Task 1: Reproduce the following passage about recounting the history of consecrated life word for word, from start to finish.

Extract:
───

Pope Francis wrote in his letter to the consecrated men and women of the world, “Recounting our history is essential for preserving our identity, for strengthening our unity as a family and our common sense of belonging. More than an exercise in archaeology or the cultivation of mere nostalgia, it calls for following in the footsteps of past generations in order to grasp the high ideals, and the vision and values that inspired them. … In this way we come to see how the charism has been lived over the years, the creativity it has sparked, the difficulties it encountered and the concrete ways those difficulties were surmounted.” He adds, poignantly, “We may also encounter cases of inconsistency, the result of human weakness and even at times a neglect of some essential aspects of the charism. Yet,” he stresses, “everything proves instructive and, taken as a whole, acts as a summons to conversion. To tell our story is to praise God and to thank him for all his gifts.” That’s the first thing we do today.

───

Task 2: How many lines of the entries contain the word "which"? Reply with the number alone.

Supplied entries:

───

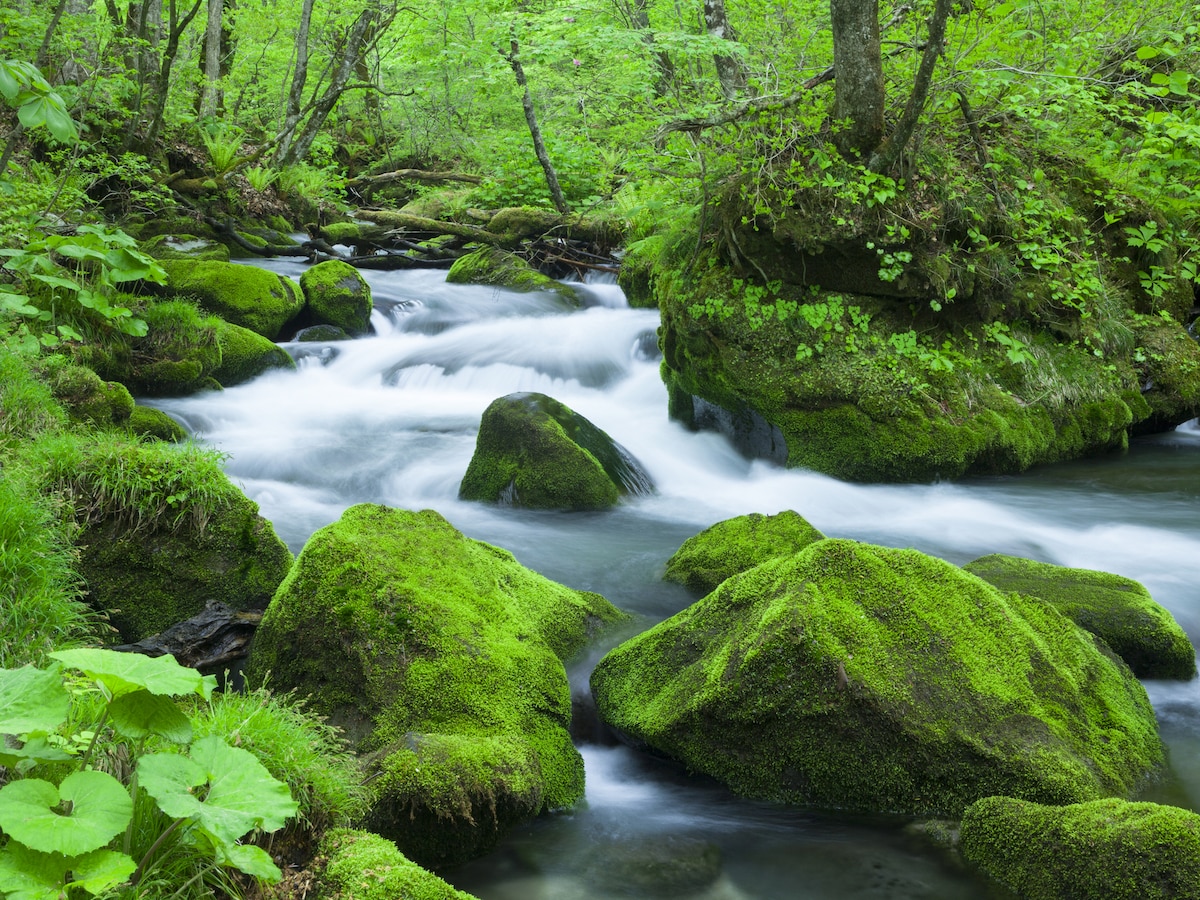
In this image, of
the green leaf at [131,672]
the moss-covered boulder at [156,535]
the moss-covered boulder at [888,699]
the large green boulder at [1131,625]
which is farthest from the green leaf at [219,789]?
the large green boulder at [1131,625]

───

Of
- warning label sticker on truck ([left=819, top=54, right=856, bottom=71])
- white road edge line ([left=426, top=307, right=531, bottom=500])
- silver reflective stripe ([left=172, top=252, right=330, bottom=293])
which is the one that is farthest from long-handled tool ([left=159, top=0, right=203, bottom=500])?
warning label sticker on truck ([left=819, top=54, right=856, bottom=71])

───

Correct response 1:
Pope Francis wrote in his letter to the consecrated men and women of the world, “Recounting our history is essential for preserving our identity, for strengthening our unity as a family and our common sense of belonging. More than an exercise in archaeology or the cultivation of mere nostalgia, it calls for following in the footsteps of past generations in order to grasp the high ideals, and the vision and values that inspired them. … In this way we come to see how the charism has been lived over the years, the creativity it has sparked, the difficulties it encountered and the concrete ways those difficulties were surmounted.” He adds, poignantly, “We may also encounter cases of inconsistency, the result of human weakness and even at times a neglect of some essential aspects of the charism. Yet,” he stresses, “everything proves instructive and, taken as a whole, acts as a summons to conversion. To tell our story is to praise God and to thank him for all his gifts.” That’s the first thing we do today.

Correct response 2: 2